The Hurricanes know they have to be prepared for either possibility.
“Coach Fisher is Coach Fisher. You can go back and watch Florida State tape and you can watch last year’s tape and you’re going to see the basics [are] the same,” said Miami defensive coordinator Kevin Steele. “The body of work, who they played, it’s still his offense. Obviously, the challenge is great. They’re very talented. Very, very talented. It’s at home, in College Station. That’s a different place to play…You have to factor in and prepare for crowd noise, all those kinds of things.”
Added defensive end Jahfari Harvey, “You always have to be ready for anything they throw at you. Stop the run, get after them on third-down. That’s the plan every week.”
It will be, in every sense of the word, a test Saturday.
But the Hurricanes will head to College Station knowing it’s an opportunity, too – an opportunity to improve, to remain undefeated and as they have in the first two games of the season, an opportunity to learn more about themselves before ACC play begins soon enough.

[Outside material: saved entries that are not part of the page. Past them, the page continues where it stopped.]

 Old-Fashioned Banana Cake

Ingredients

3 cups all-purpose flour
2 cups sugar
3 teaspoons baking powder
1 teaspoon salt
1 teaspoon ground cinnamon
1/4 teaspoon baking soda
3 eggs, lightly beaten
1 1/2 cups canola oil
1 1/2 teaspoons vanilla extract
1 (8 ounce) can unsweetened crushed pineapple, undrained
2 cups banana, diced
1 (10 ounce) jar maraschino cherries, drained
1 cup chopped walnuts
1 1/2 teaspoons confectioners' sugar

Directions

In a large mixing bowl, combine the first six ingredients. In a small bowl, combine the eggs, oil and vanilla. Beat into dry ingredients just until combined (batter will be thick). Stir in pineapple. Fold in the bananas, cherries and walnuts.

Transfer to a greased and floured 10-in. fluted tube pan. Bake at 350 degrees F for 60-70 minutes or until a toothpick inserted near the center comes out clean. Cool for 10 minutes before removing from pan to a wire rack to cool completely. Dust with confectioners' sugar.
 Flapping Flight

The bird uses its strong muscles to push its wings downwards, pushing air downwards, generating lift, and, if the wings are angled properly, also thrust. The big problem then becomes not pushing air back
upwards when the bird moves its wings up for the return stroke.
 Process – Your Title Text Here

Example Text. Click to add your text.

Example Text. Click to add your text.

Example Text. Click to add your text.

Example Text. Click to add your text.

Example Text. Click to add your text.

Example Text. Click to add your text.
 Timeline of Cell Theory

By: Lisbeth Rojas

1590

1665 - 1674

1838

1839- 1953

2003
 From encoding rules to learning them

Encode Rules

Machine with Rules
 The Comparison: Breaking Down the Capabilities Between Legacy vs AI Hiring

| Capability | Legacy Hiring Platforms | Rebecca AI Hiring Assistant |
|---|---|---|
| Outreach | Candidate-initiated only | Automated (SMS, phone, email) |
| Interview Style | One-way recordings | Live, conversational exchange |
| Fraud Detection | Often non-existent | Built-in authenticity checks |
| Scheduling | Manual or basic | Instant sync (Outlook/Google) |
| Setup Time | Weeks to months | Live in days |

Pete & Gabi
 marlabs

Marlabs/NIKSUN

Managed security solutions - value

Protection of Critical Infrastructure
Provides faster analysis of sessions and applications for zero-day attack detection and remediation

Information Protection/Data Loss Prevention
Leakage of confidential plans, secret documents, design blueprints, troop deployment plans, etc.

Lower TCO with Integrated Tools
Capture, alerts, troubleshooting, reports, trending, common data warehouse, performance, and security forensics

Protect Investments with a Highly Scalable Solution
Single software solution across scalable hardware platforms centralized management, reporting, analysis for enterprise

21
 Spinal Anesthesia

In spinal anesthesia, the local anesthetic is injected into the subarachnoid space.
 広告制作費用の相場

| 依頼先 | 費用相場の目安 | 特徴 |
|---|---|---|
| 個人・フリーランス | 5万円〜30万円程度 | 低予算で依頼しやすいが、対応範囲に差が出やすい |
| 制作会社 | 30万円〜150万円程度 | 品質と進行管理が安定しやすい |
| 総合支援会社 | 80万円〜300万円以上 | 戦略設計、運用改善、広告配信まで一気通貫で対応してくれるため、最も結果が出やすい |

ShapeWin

“Any time you go on the road, you’ve always heard that term ‘business trip.’ What does that really mean? The best way to put it, I guess, is that you work on toughness and discipline and resiliency and execution throughout the course of the winter, [the] fourth-quarter program, springtime, the summer, fall camp and everything else,” Cristobal said. “You’ve got to make those things real. That’s what you have to pack in your bags before you take a trip to a place an excellent football team like Texas A&M…
“I think every day is a learning experience with our guys. Every single day for us is new. I think we’ll learn as much this week as we have the past week and the week before that.”